Monday, Nov. 10, 1941
Voices
Out of Germany last week came revealing voices.
The voice of Propaganda Minister Paul Joseph Goebbels: "I know you have it hard today. . . . Your wives sometimes stand for hours before stores in order to buy some vegetables. Your children are frequently sent into the country and separated from you for months. . . . Then because necessary hands are not available you have to shovel coal; then at nights go into air-raid protection cellars and, after two hours' sleep, back to hard work. That is the way it is in many cities of the Reich and in some even worse."
The voice of New York Timesman George Axelsson, passed by the German censors: "A well-mannered non-Jewish German does not stare at any one wearing the Star of David, but looks the other way. The Army, as a general rule, is not nearly so anti-Semitic as the Nazi party. ... In public places or in contacts as a fellow-worker in factories the German working man seems to treat the Jew as an equal."
The anonymous radio voice of Germany's secret, Socialist, year-old Station of the European Revolution: "For four weeks now Hitler has struggled to take Moscow. . . . You think: 'Wouldn't it be better if Hitler wins? Wouldn't they all tear Germany apart, if he loses?' . . . Hitler knows that you think like that, and he is gambling on it.

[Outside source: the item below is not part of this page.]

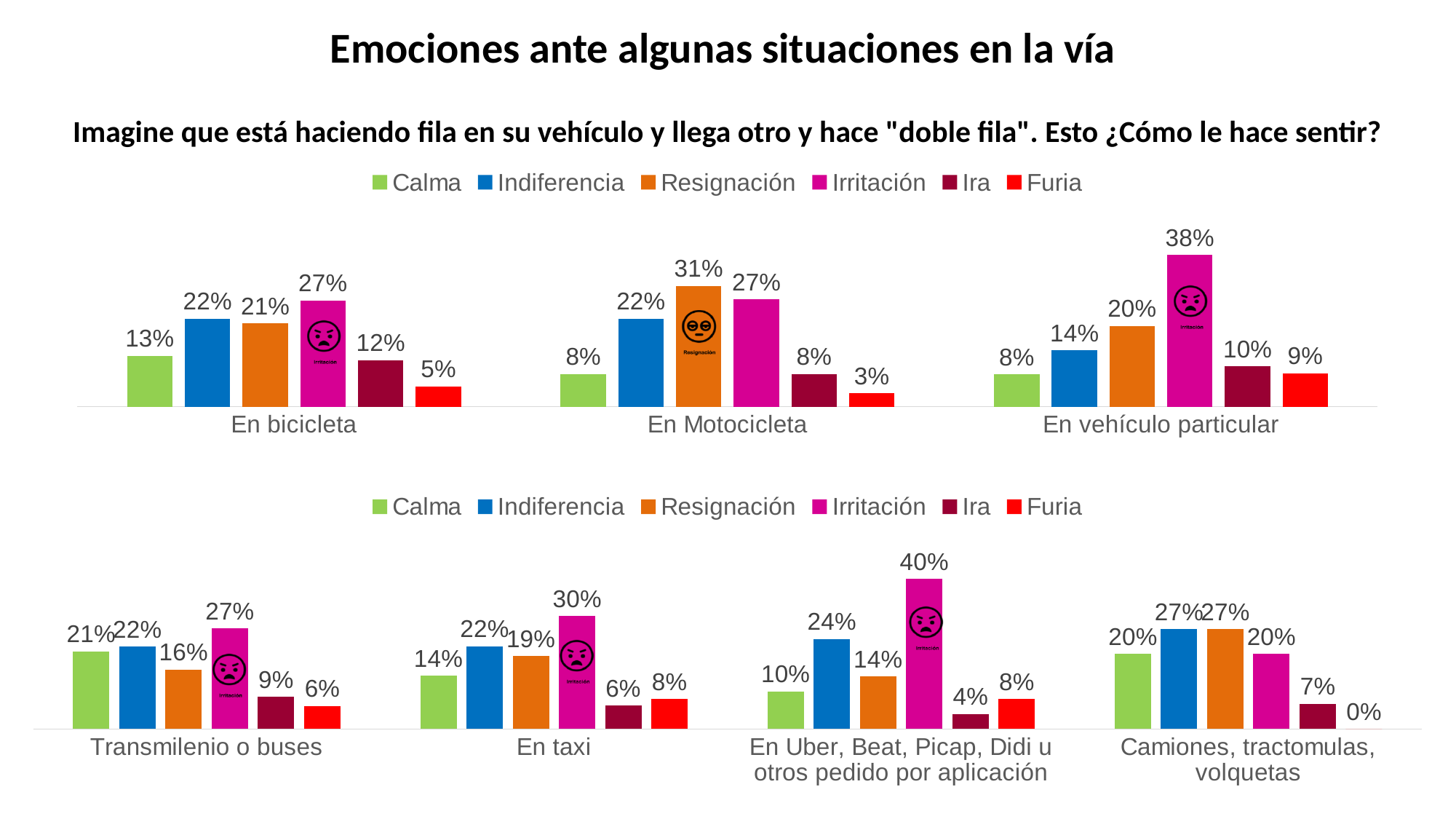
Which colour represents Furia in the legend? Red In the bottom chart, what is the value for Furia for Camiones, tractomulas, volquetas? 0% In the top chart, which emotion has the lowest value for En Motocicleta? Furia What kind of chart is the top chart? Bar chart How many vehicle categories are shown on the x axis of the bottom chart? 4 How many series does the legend of the bottom chart list? 6 In the bottom chart, which is larger for En taxi: Indiferencia or Resignación? Indiferencia In the top chart, what is the difference between Irritación and Calma for En bicicleta? 14% In the top chart, what is the value for Resignación for En Motocicleta? 31% In the bottom chart, what is the difference between Irritación and Ira for Transmilenio o buses? 18% In the bottom chart, which emotion has the highest value for En Uber, Beat, Picap, Didi u otros pedido por aplicación? Irritación In the top chart, what is the value for Irritación for En vehículo particular? 38%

"Surely, if Hitler conquers the world, you will get a little more than now, a little more and better food, and you will travel on Strength Through Joy trips to faraway countries. There you will be able to see for yourself how Fascism has made slaves in your name.
"But be aware of one thing: in the eyes of the world you will be a representative of that master face of German imperialism that, through robbery, ruthlessness and gangsterdom, through superiority of a scientifically developed system of terror, has erected a system of exploitation and suppression. The real masters will be the Krupps and the Goerings. You are only needed as the slave driver, as the soldier who carries out police missions in the interest of his masters and who has, if necessary, to die in silence. . . .
"Your interest is different. You want the same as the worker in France, as the miner in Wales, the same as the Russian peasant and the stevedore in the port of Tripoli. You want peace, you want to live on your hands' work, and not at the cost of freedom and happiness of other peoples. You want to take part in determining your own fate, and you want to contribute your part in order that your children will find a better world than that you are leaving."